### Work item
In the passage on Utah's football signees, which quarterback signee is the only one who will take part in spring camp?

Start of Passage shown

Joining Travis Wilson and Adam Schulz are three freshman signal callers in Brandon Cox, Conner Manning and Micah Thomas.
Each signal caller comes to Utah very highly touted, providing the best depth, and quality of depth the Utah football program has enjoyed throughout the Whittingham era.
"That is unique. We usually don't take three [quarterbacks], it's usually just one, or two [in one class]," Whittingham acknowledged the rarity of bringing in three quarterbacks in one class.
Praising the trio's athleticism, Whittingham acknowledged that all three quarterbacks can run, and the 9th year head man commented on Cox's size and speed, reportedly clocked at below 4.5/40 speed.
At 6-foot-2 192, Cox is expected to continue his development and max out at 215-220 pounds by the time he fully develops. Cox has already enrolled in classes, and is the only quarterback signee who will participate in spring camp.
Whittingham praised Manning's high school accomplishments, which found him eclipsing many of former USC great Matt Barkley's Orange County passing records, evidence of his prolific passing capabilities.
Micah Thomas, who will get an opportunity at quarterback may end up switching positions down the road, considering his 4.39/40 speed, had a successful career in Houston (Texas) as a dual-threat quarterback.
Not mentioned as a top-three priority, the Ute secondary was also in dire need of replenishment with the graduation of Ryan Lacy, Moe Lee and Reggie Topps at Corner/Nickel, and an already thin Safety position.
In response, Utah added Davion Orphey and Hipolito Corporan at corner and Tevin Carter at Safety.
"Orphey and Carter are going to be key pieces to our secondary. That's why you recruit a junior college player, is for immediate help and to get guys that can step in sooner," Whittingham revealed. "Hipolito Corporan, we were really high on him is a big, physical guy who is going to help us as well."

End of Passage shown
Start of Data

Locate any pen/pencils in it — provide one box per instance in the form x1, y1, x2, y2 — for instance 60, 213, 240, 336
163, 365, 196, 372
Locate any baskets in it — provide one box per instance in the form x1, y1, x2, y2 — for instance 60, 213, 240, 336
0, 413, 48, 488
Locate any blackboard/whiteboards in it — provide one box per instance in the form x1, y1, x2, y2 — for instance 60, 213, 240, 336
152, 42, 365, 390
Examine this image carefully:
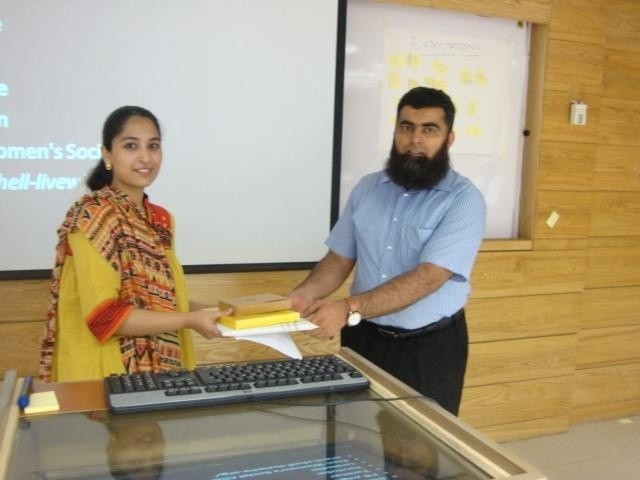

End of Data

### Expected answer
Brandon Cox